◆ ARTICLE

Grayson
I mentioned in a recent post about running NAMD on NERSC’s Dirac GPU cluster there would be a discussion of how we’re managing hierarchical workflows. To do that, we need to introduce Grayson.
Grayson is a workflow design and execution environment for the OSG and XSEDE. It applies principles of model driven architecture to high throughput computing in response to challenges to the design, execution, troubleshooting and reuse of workflows we’ve seen researcher’s encounter. From a design perspective, Grayson borrows ideas and approaches from pioneering tools like Kepler, Taverna and Triana while aggressively reusing HTC infrastructure including Pegasus, GlideinWMS, Condor and Globus to create an environment addressing the user community and challenges the OSG Engage Virtual Organization serves.
Workflow
For our purposes, a workflow is the coordination plan for a set of computational jobs in a high-throughput computing environment used to answer a scientific question. Typically, workflows choreograph the interactions of a large number of programs and their input and output files. The programs are often written in different languages and may require substantial infrastructure support to facilitate their execution at a remote host. For example, we stage in MPI support executables and libraries to run many programs. Workflows in a high-throughput computing setting transfer inputs and executables to the compute host, execute the job and transfer outputs back to the submit host.

◆ ITEMS
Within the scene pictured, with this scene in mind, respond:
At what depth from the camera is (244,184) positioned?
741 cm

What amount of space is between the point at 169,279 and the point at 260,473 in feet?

...

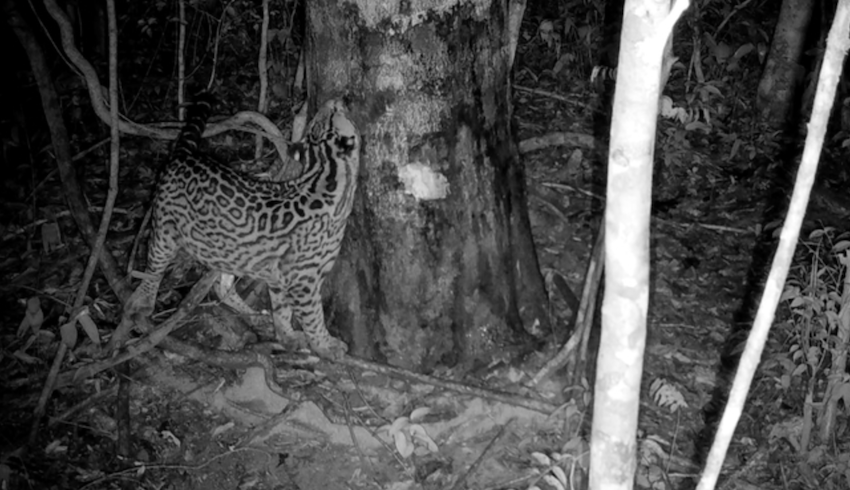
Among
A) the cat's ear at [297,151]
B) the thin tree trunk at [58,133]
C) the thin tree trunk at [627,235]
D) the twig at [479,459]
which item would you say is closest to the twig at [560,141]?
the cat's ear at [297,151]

◆ SHORT EXERCISE
Rewrite the stretch of the Grayson post from "Grayson is a" through "Virtual Organization serves.", replacing "pioneering tools" with "established tools". The items were taken from a separate source.

◆ THE SOLUTION
Grayson is a workflow design and execution environment for the OSG and XSEDE. It applies principles of model driven architecture to high throughput computing in response to challenges to the design, execution, troubleshooting and reuse of workflows we’ve seen researcher’s encounter. From a design perspective, Grayson borrows ideas and approaches from established tools like Kepler, Taverna and Triana while aggressively reusing HTC infrastructure including Pegasus, GlideinWMS, Condor and Globus to create an environment addressing the user community and challenges the OSG Engage Virtual Organization serves.